_Aim:_ Please rewrite all of the material below, changing every "closest" to "nearest" and keeping everything else the same. Leave the pictures out of your answer.
--- BEGIN Given data ---
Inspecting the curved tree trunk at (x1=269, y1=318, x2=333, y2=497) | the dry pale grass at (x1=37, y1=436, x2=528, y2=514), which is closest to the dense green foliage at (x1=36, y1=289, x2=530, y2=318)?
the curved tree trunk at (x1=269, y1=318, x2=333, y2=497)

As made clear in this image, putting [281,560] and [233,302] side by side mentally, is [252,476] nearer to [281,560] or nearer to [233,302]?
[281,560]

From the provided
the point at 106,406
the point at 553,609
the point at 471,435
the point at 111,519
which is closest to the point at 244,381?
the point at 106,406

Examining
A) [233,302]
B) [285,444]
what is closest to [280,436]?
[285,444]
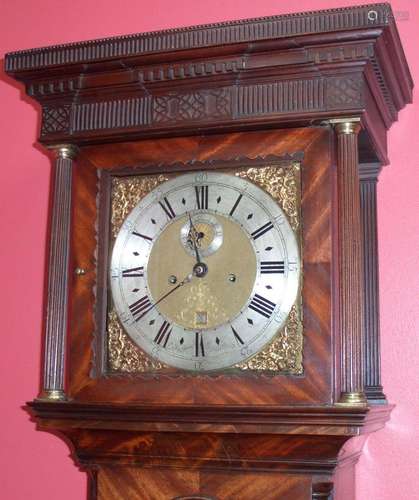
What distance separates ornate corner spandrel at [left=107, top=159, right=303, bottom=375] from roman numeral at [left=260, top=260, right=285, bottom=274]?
0.07m

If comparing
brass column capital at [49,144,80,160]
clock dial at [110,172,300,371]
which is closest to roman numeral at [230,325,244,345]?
clock dial at [110,172,300,371]

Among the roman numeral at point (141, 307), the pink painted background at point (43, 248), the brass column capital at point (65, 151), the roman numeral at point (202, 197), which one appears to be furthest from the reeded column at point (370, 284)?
the brass column capital at point (65, 151)

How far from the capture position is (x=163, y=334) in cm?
198

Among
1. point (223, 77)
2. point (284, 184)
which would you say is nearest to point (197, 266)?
point (284, 184)

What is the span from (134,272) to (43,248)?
0.57 meters

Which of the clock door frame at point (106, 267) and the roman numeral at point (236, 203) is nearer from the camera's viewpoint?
the clock door frame at point (106, 267)

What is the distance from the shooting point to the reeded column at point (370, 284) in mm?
2158

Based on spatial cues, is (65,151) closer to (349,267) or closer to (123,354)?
(123,354)

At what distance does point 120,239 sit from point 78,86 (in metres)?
0.35

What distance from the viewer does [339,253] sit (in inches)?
73.3

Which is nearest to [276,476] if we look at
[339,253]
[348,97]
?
[339,253]

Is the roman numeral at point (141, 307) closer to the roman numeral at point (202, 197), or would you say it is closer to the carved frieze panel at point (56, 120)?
the roman numeral at point (202, 197)

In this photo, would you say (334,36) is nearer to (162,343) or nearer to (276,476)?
(162,343)

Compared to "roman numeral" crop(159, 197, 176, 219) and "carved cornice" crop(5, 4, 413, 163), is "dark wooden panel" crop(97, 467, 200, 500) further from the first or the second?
"carved cornice" crop(5, 4, 413, 163)
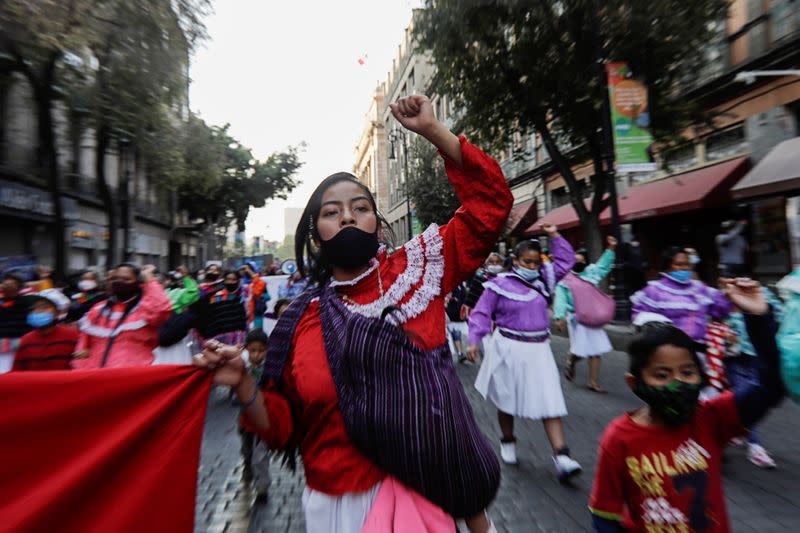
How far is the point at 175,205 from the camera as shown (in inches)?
1415

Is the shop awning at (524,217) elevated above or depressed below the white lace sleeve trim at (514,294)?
above

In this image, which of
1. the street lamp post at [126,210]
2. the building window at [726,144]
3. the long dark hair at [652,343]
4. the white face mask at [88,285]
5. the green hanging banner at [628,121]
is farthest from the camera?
the street lamp post at [126,210]

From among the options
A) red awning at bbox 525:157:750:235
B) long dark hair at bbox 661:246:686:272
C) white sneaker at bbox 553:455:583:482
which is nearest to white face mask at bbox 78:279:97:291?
white sneaker at bbox 553:455:583:482

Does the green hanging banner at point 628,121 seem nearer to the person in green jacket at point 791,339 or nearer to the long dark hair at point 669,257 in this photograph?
the long dark hair at point 669,257

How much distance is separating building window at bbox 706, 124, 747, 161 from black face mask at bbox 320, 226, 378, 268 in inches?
594

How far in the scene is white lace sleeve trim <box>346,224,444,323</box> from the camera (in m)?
1.83

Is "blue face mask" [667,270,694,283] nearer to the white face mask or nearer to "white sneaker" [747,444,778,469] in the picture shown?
"white sneaker" [747,444,778,469]

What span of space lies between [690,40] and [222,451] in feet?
41.3

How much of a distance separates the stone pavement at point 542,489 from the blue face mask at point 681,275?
1.53 metres

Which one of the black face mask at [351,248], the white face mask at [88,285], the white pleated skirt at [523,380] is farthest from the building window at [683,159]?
the black face mask at [351,248]

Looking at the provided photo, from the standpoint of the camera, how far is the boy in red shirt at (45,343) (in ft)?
15.8

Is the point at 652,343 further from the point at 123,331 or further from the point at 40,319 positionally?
the point at 40,319

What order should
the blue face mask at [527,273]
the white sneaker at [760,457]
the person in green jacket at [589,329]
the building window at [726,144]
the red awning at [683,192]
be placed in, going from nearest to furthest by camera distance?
the white sneaker at [760,457], the blue face mask at [527,273], the person in green jacket at [589,329], the red awning at [683,192], the building window at [726,144]

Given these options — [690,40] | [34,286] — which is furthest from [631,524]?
[690,40]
--- END Given data ---
_Exercise solution:_
Inspecting the curved tree trunk at (x1=269, y1=318, x2=333, y2=497) | the dry pale grass at (x1=37, y1=436, x2=528, y2=514), which is nearest to the dense green foliage at (x1=36, y1=289, x2=530, y2=318)?
the curved tree trunk at (x1=269, y1=318, x2=333, y2=497)

As made clear in this image, putting [281,560] and [233,302] side by side mentally, is [252,476] nearer to [281,560] or nearer to [233,302]?
[281,560]

From the provided
the point at 106,406
the point at 553,609
the point at 471,435
the point at 111,519
which is nearest to the point at 244,381?
the point at 106,406

Examining
A) [233,302]
B) [285,444]
what is nearest to [280,436]?
[285,444]
What distance separates ornate corner spandrel at [left=107, top=159, right=303, bottom=375] from roman numeral at [left=260, top=260, right=285, bottom=274]?
0.07m

If comparing
brass column capital at [49,144,80,160]
clock dial at [110,172,300,371]
which is nearest to roman numeral at [230,325,244,345]?
clock dial at [110,172,300,371]

Among the roman numeral at point (141, 307), the pink painted background at point (43, 248), the brass column capital at point (65, 151), the roman numeral at point (202, 197), which one appears to be furthest from the reeded column at point (370, 284)?
the brass column capital at point (65, 151)

How far from the capture position is (x=163, y=334) in cm?
198

Among
1. point (223, 77)
2. point (284, 184)
which would you say is nearest to point (197, 266)?
point (284, 184)

What is the span from (134,272) to (43,248)?
0.57 meters

Which of the clock door frame at point (106, 267) and the roman numeral at point (236, 203) is nearer from the camera's viewpoint?
the clock door frame at point (106, 267)

What is the distance from the shooting point to the reeded column at point (370, 284) in mm?
2158

Based on spatial cues, is (65,151) closer to (349,267) or closer to (123,354)?
(123,354)

At what distance does point 120,239 sit from point 78,86 (in metres)?
0.35

What distance from the viewer does [339,253] sit (in inches)?
73.3

Which is nearest to [276,476] if we look at
[339,253]
[348,97]
?
[339,253]

Is the roman numeral at point (141, 307) closer to the roman numeral at point (202, 197), or would you say it is closer to the carved frieze panel at point (56, 120)?
the roman numeral at point (202, 197)

In this photo, would you say (334,36) is nearer to (162,343) or nearer to (276,476)?
(162,343)

Compared to "roman numeral" crop(159, 197, 176, 219) and "carved cornice" crop(5, 4, 413, 163), is "dark wooden panel" crop(97, 467, 200, 500) further from the first or the second?
"carved cornice" crop(5, 4, 413, 163)
How far is the point at 175,205 from the camera as shown (in inches)?
1415

Is the shop awning at (524,217) elevated above or depressed below the white lace sleeve trim at (514,294)?
above

In this image, which of
1. the street lamp post at [126,210]
2. the building window at [726,144]
3. the long dark hair at [652,343]
4. the white face mask at [88,285]
5. the green hanging banner at [628,121]
is farthest from the camera?
the street lamp post at [126,210]

From among the options
A) red awning at bbox 525:157:750:235
B) long dark hair at bbox 661:246:686:272
C) white sneaker at bbox 553:455:583:482
which is nearest to white face mask at bbox 78:279:97:291?
white sneaker at bbox 553:455:583:482

Does the green hanging banner at point 628,121 seem nearer to the person in green jacket at point 791,339 or nearer to the long dark hair at point 669,257 in this photograph?
the long dark hair at point 669,257

How much distance is separating building window at bbox 706, 124, 747, 161 from black face mask at bbox 320, 226, 378, 268 in inches?
594

How far in the scene is white lace sleeve trim <box>346,224,444,323</box> from the camera (in m)?
1.83

Is "blue face mask" [667,270,694,283] nearer to the white face mask or nearer to "white sneaker" [747,444,778,469] in the picture shown?
"white sneaker" [747,444,778,469]

What span of space lies between [690,40] and [222,451] in feet?
41.3

How much of a distance separates the stone pavement at point 542,489 from the blue face mask at point 681,275?
1.53 metres

Which one of the black face mask at [351,248], the white face mask at [88,285], the white pleated skirt at [523,380] is farthest from the building window at [683,159]?
the black face mask at [351,248]

Looking at the provided photo, from the standpoint of the camera, how far is the boy in red shirt at (45,343) (in ft)?
15.8

Is the point at 652,343 further from the point at 123,331 or further from the point at 40,319 positionally?
the point at 40,319

What order should
the blue face mask at [527,273]
the white sneaker at [760,457]
the person in green jacket at [589,329]
the building window at [726,144]
the red awning at [683,192]
be placed in, going from nearest to furthest by camera distance?
the white sneaker at [760,457], the blue face mask at [527,273], the person in green jacket at [589,329], the red awning at [683,192], the building window at [726,144]

Given these options — [690,40] | [34,286] — which is furthest from [631,524]?
[690,40]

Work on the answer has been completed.